South Riding by Winifred Holtby, published posthumously after she died tragically young. This is a semi-autobiographical novel set in rural Yorkshire, centring on the county council where all walks of life come together. This was given to me by a fellow BookCrosser together with Testament of a Generation, a collection of journalism by Holtby and her lifelong friend Vera Brittain, whose book A Testament of Youth made me a lifelong pacifist. I may very well have bought that at the same library sale; dangerous things, library sales. Sadly, Vera Brittain’s daughter, the indomitable politician and academic Shirley Williams, died on 11 April 2021 at the grand old age of 90. She was a worthy testament to her mother’s beliefs, so reading South Riding now seems perfect timing.
A City of Bells by Elizabeth Goudge. This is the first book in a trilogy set in a small rural country town where everybody knows everybody else’s business. Since the town has a cathedral, it is officially a city. In the books it’s called Torminster, but the author grew up in the similarly tiny rural city of Wells so it echoes the real place. This was a book that used to belong to my mother, who was the one to tell me about Elizabeth Goudge as The Little White Horse was her favourite book and was mine too, for a while. As one of the main protagonists is a young girl, it sometimes seems like a children’s book, but as one of the themes is mental health, desperation and suicide, though not too prominently, it is definitely aimed at adults. I did say I was going to read Goudge’s The Rosemary Tree for the 1956 Club, but that still hasn’t happened yet; it’s planned for June and my gardens theme.

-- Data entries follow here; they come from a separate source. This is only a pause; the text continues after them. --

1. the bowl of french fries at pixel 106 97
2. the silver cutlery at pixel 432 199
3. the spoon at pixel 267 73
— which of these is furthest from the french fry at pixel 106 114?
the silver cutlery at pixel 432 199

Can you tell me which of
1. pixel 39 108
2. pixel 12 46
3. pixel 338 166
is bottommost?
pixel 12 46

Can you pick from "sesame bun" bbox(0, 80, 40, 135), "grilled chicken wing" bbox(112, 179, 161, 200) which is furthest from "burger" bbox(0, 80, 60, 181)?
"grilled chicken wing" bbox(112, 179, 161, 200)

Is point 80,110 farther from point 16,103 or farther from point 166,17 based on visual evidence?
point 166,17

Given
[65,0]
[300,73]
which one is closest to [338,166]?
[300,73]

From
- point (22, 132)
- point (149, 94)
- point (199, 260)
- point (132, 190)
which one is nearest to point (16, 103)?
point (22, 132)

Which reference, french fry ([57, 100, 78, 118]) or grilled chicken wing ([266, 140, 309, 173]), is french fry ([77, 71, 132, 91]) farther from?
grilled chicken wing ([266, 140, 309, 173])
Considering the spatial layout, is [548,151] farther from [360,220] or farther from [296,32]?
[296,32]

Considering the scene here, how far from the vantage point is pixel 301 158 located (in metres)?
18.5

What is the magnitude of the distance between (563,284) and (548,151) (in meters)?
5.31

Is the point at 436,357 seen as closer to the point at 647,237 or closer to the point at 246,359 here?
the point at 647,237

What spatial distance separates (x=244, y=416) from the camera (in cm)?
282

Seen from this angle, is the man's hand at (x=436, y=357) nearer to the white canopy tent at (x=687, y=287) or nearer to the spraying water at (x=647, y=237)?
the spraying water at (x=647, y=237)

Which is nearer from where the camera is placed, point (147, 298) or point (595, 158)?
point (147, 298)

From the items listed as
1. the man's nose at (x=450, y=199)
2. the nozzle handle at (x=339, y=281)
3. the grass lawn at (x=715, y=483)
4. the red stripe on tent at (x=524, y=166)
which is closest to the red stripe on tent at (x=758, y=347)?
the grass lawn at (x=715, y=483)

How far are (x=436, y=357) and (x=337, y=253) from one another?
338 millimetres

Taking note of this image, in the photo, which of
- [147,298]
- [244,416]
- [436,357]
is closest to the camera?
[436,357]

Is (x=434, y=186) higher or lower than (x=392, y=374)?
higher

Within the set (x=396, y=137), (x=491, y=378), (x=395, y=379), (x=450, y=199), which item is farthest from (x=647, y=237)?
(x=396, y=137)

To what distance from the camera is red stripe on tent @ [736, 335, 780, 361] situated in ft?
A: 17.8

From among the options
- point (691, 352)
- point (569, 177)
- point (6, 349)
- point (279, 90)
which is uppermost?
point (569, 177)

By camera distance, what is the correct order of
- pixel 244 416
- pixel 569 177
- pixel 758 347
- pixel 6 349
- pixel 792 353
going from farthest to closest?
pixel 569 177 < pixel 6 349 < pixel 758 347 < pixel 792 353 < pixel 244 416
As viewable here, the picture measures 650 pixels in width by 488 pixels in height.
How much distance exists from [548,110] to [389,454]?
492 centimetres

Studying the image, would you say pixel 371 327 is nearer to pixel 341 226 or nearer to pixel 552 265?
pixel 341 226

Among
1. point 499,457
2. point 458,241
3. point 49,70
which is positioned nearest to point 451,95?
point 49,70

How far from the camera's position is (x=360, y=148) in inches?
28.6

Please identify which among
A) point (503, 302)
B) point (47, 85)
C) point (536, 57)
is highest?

Also on my shelves but unlikely to be read within the time frame (if at all) are Erle Stanley Gardner’s The Case of the Sleepwalker’s Niece and The Case of the Stuttering Bishop, books 8 and 9 in the series. I discovered to my surprise in the 1956 Club that the books are more entertaining than I expected, but I have so many books I really do want to read and these aren’t going anywhere as they’re part of my husband’s permanent collection. Having looked at the back covers, The Sleepwalker’s Niece sounds like it all comes down to the “brilliant cross examination” in the court case, my least favourite part of this sort of book. The Stuttering Bishop, on the other hand, sounds like it’s going to be far more about detective work and interviewing suspects, which I usually enjoy far more. And who could resist the front cover tagline:
Bogus bishops. Gold-digging granddaughters. No one in this case is for real – except the corpse.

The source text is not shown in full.